5  Inclusion/Exclusion

5.1 For two sets

Example 5.1 Suppose there are \(100\) CS students an a school. Of these, \(50\) know Java and \(60\) know Python (everyone knows at least one of these two languages). If we add \(50 + 60\) we get the \(100\) total students plus \(10\) students who know both.

\[ 50 + 60 = 100 + 10. \]

Given two sets \(A\) and \(B\), we can compute \(|A \cup B|\) by first adding everything in \(A\) and adding everything in \(B\). This counts all of \(A \cup B\) except the items in \(A \cap B\) were counted twice. Thus

\[ |A| + |B| = |A \cup B| + |A \cap B|. \]

5.2 For three sets

Inclusion/Exclusion for 3 sets

We can do a similar process for three sets. Start by adding up \(|A| + |B| + |C|\) then subtract all the intersections of pairs then add back in \(|A \cap B \cap C|\). For items in each region of the Venn diagram, think about how many times an item is added/subtracted overall.

E.g. items in \(A\) and \(B\) but not \(C\) will be added in twice in the first step (\(|A| + |B|\)) and subtracted once in the second step (\(|A \cap B|\)) so they are counted once.

Items in \(A \cap B \cap C\) are added in \(3 - 3 + 1 = 1\) times.

5.3 Binomial coefficients and I/E

Suppose we are looking at a union of \(n\) sets: \(A_1 \cup \dots \cup A_n\). Consider an element \(x\) belonging exactly to \(A_1, \dots, A_m\) and no other sets. If we do the same procedure of adding \(|A_1| + \dots + |A_n|\) then we are counting \(x\) a total of \(m\) times. Then, when we subtract all the pairwise intersections, \(|A_i \cap A_j|\), we are subtracting from the count of \(x\) a total of \(\binom{m}{2}\) because there are \(\binom{m}{2}\) ways to choose two indices \(\{i, j\} \subset \{1, \dots, m\}\).

— SOURCE MATERIAL —
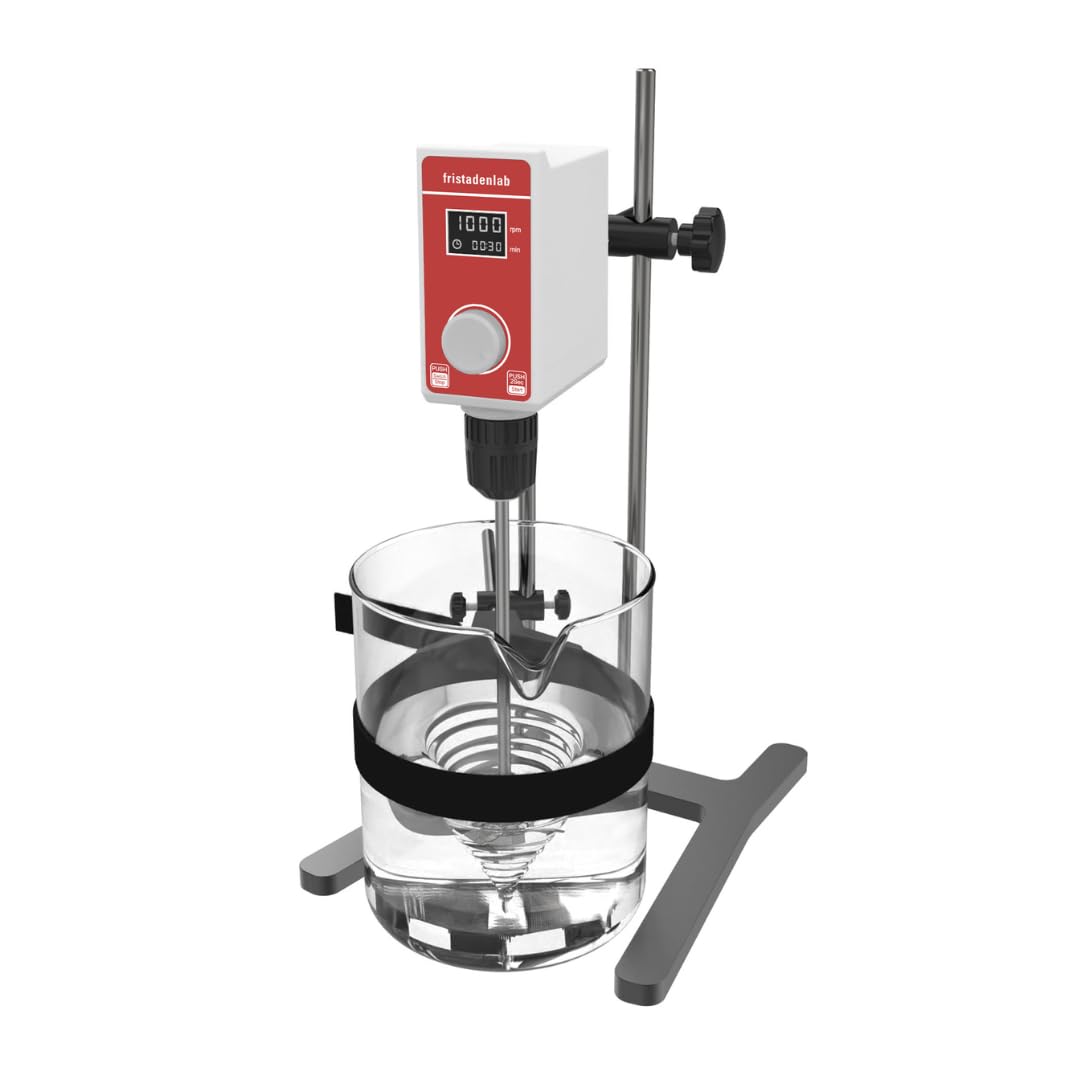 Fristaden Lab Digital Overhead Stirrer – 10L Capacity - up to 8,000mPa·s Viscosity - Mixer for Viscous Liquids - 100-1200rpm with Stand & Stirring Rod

— PROBLEMS TO WORK ON —
1 > From the inclusion/exclusion text, retype the passage starting with "Inclusion/Exclusion for 3" and going on through "are counted once.".
2 > In Example 5.1 of the inclusion/exclusion text, how many students know both Java and Python?
The material after the inclusion/exclusion text is separate from that text.

— RESPONSES FOR EACH TASK —
1 >
Inclusion/Exclusion for 3 sets

We can do a similar process for three sets. Start by adding up \(|A| + |B| + |C|\) then subtract all the intersections of pairs then add back in \(|A \cap B \cap C|\). For items in each region of the Venn diagram, think about how many times an item is added/subtracted overall.

E.g. items in \(A\) and \(B\) but not \(C\) will be added in twice in the first step (\(|A| + |B|\)) and subtracted once in the second step (\(|A \cap B|\)) so they are counted once.

2 > Ten students know both languages.